Petrobank Inc. has been pilot testing its in-situ combustion process, termed THAITM (toe-to-heel air injection) at its Whitesands project. As most of the required energy is derived from the reservoir, natural gas use is significantly reduced.
In order to improve recovery and process efficiency, and thereby reduce natural gas usage, the addition of solvent to injected steam volumes in both cyclic steam stimulation (CSS) and SAGD projects has been tested by Imperial Oil and Encana, among others. Vapour extraction processes, which feature the injection of a cold solvent vapour, is being piloted in several projects. An industry consortium, GeoPower in the Oil Sands (GeoPOS) has been formed to investigate the economic and technical feasibility of employing geothermal energy for oil sands production. Geothermal energy could potentially provide a constant, predictable, price-stable source of energy that releases virtually no greenhouse gas (GHG) emissions or other airborne pollutants.
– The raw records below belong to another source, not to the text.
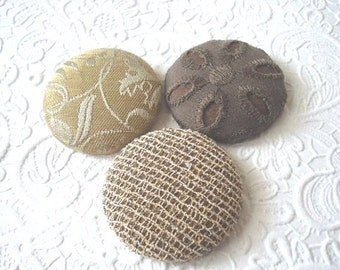Capuccino (browns) - 3 fabric covered buttons - 1.5 inches - size 60 - only one set available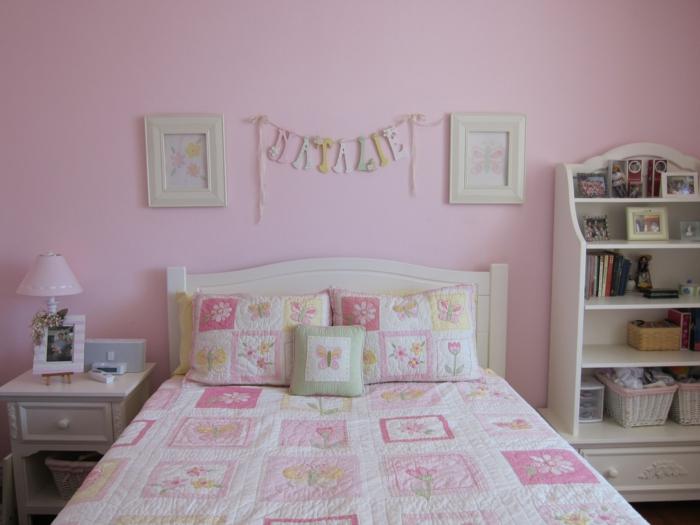 chambre rose poudré et taupe, chambre blanche et grise, murs roses, tete de lit en bois couleur blanc crème, meuble de rangement blanc crème, deux petits tableaux aux cadres blancs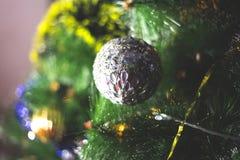 Neues Jahr ` s Grünniederlassungen eines Tannenbaums, mit netten mehrfarbigen Spielwaren Lizenzfreies Stockfoto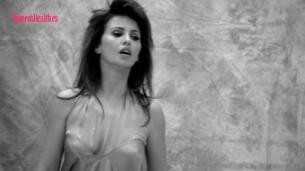 Mónica Cruz, sensual y sincera para 'Women's Health'
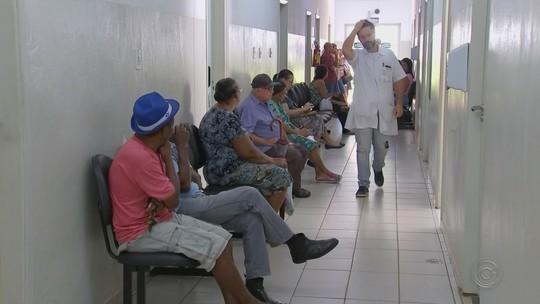 Após saída de médicos cubanos, atendimento na rede pública registra atrasos em Araçatuba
Nuclear energy for oil sands use has been proposed and, similar to geothermal, offers the advantage of a constant, reliable source of energy with little GHG emissions. However, high initial capital costs, security issues and concerns on the part of the general public regarding safe disposal of radioactive waste may preclude early implementation of this technology.
Additional information on natural gas requirements for oil sands can be located on several industry and government web sites:
Canadian Association of Petroleum Producers; Energy Resources Conservation Board; Quadrise Canada Corporation; Petrobank and Bruce Power Alberta.
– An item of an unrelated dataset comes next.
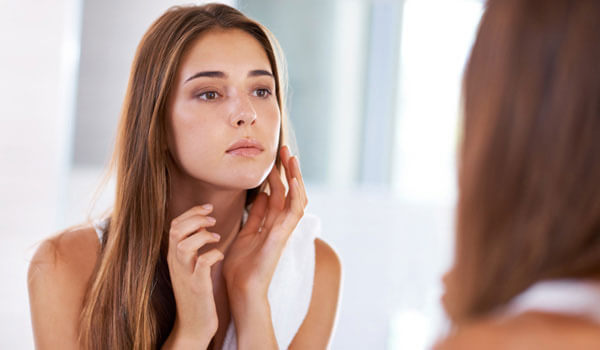 4 REASONS YOU SUFFER FROM BLOTCHY SKIN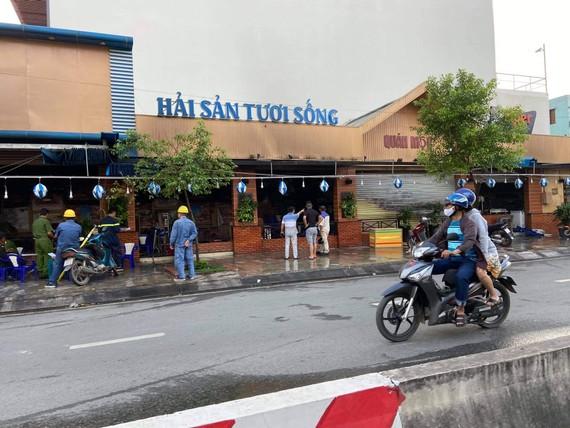 Hiện trường quán ăn trên đường Phan Văn Hớn - nơi xảy ra cháy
In Continuing Trends, the effect of ongoing efficiency improvements and adoption of alternative fuels reduces the purchased natural gas intensity from 0.67 Mcf/b in 2005 to 0.47 Mcf/b in 2030. Total purchased natural gas requirements, excluding on-site electricity requirements, reach 53.8 million m³/d (1.9 Bcf/d) by 2030.
Supply and Demand Balances
The supply and demand balances for Continuing Trends from 2000 to 2015 are the same as for the Reference Case. Petroleum product demand increases from 392 400 m³/d (2.47 million b/d) in 2015 to 486 300 m³/d (3.06 million b/d) in 2030.
Light Crude Oil - Supply and Demand Balance
Exports of light crude oil remain relatively constant from 258 300 m³/d (1.63 million b/d) in 2015 to 266 900 m³/d (1.68 million b/d) in 2030 (Figure 4.15).
Supply and Demand Balance, Light Crude Oil – Continuing Trends
Heavy Crude Oil – Supply and Demand Balance
Exports of heavy crude oil increase from 178 900 m³/d (1.1 million b/d) in 2015 to 233 900 m³/d (1.47 million b/d) in 2030 (Figure 4.16).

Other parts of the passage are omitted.